[AN #59] How arguments for AI risk have changed over time

Rohin Shah

Find all Alignment Newsletter resources here. In particular, you can sign up, or look through this spreadsheet of all summaries that have ever been in the newsletter. I'm always happy to hear feedback;

Highlights

A shift in arguments for AI risk (Tom Sittler): Early arguments for AI safety focus on existential risk cause by a failure of alignment combined with a sharp, discontinuous jump in AI capabilities. The discontinuity assumption is needed in order to argue for a treacherous turn, for example: without a discontinuity, we would presumably see less capable AI systems fail to hide their misaligned goals from us, or to attempt to deceive us without success. Similarly, in order for an AI system to obtain a decisive strategic advantage, it would need to be significantly more powerful than all the other AI systems already in existence, which requires some sort of discontinuity.

Now, there are several other arguments for AI risk, though none of them have been made in great detail and are spread out over a few blog posts. This post analyzes several of them and points out some open questions.

First, even without a discontinuity, a failure of alignment could lead to a bad future: since the AIs have more power and intelligence their values will determine what happens in the future, rather than ours. (Here it is the difference between AIs and humans that matters, whereas for a decisive strategic advantage it is the difference between the most intelligent agent and the next-most intelligent agents that matters.) See also More realistic tales of doom (AN #50) and Three impacts of machine intelligence. However, it isn't clear why we wouldn't be able to fix the misalignment at the early stages when the AI systems are not too powerful.

Even if we ignore alignment failures, there are other AI risk arguments. In particular, since AI will be a powerful technology, it could be used by malicious actors; it could help ensure robust totalitarian regimes; it could increase the likelihood of great-power war, and it could lead to stronger competitive pressures that erode value. With all of these arguments, it's not clear why they are specific to AI in particular, as opposed to any important technology, and the arguments for risk have not been sketched out in detail.

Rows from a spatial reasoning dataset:

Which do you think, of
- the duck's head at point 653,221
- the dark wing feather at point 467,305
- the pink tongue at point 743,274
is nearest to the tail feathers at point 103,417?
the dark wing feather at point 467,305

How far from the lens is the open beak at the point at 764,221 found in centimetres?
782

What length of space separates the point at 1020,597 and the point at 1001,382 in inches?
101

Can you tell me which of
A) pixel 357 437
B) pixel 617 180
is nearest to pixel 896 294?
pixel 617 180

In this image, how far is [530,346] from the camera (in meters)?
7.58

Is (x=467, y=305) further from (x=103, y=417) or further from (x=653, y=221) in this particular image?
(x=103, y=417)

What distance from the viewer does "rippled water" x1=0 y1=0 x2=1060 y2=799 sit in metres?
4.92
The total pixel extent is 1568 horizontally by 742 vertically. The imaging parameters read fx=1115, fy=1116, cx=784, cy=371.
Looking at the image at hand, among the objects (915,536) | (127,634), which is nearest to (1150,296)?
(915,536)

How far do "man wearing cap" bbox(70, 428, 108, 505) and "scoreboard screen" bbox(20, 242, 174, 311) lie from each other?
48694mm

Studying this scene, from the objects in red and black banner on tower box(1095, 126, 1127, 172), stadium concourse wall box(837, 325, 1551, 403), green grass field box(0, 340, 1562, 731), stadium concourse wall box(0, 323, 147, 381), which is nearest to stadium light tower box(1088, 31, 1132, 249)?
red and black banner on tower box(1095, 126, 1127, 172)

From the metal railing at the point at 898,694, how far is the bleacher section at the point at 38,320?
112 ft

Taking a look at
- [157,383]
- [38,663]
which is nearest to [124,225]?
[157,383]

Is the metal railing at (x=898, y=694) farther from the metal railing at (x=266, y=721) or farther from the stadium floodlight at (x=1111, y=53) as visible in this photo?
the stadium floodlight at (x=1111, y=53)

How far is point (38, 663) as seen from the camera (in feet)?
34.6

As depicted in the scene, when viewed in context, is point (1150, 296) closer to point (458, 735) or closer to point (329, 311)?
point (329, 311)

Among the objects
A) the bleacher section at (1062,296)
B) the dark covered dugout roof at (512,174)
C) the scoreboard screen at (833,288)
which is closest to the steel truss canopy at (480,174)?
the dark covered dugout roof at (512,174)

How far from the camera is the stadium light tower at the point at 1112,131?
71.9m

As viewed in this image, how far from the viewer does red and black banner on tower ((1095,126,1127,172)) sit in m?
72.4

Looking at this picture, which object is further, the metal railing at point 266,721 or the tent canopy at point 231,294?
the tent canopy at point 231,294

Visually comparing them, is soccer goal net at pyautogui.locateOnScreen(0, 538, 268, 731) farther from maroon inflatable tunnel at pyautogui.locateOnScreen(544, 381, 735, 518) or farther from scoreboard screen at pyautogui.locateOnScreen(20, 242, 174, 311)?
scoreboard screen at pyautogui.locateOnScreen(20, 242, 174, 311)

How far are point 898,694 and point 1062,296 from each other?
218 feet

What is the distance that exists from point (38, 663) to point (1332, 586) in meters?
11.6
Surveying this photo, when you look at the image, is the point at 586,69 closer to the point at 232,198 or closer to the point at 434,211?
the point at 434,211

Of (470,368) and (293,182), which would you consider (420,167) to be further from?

• _Task instructions_:
(1) Copy the newsletter issue, beginning at the words "A shift in arguments" and stopping after "some open questions.", and replace "treacherous turn" with "deceptive turn" throughout.
(2) Answer these questions from the newsletter issue:
(a) Who wrote the post on a shift in arguments for AI risk?
(b) Which assumption is needed to argue for a treacherous turn?
(c) What kind of regimes could AI help ensure?
Work only from the newsletter issue.

• _Answers for this exercise_:
(1)
A shift in arguments for AI risk (Tom Sittler): Early arguments for AI safety focus on existential risk cause by a failure of alignment combined with a sharp, discontinuous jump in AI capabilities. The discontinuity assumption is needed in order to argue for a deceptive turn, for example: without a discontinuity, we would presumably see less capable AI systems fail to hide their misaligned goals from us, or to attempt to deceive us without success. Similarly, in order for an AI system to obtain a decisive strategic advantage, it would need to be significantly more powerful than all the other AI systems already in existence, which requires some sort of discontinuity.

Now, there are several other arguments for AI risk, though none of them have been made in great detail and are spread out over a few blog posts. This post analyzes several of them and points out some open questions.

(2)
(a) Tom Sittler
(b) The discontinuity assumption
(c) Robust totalitarian regimes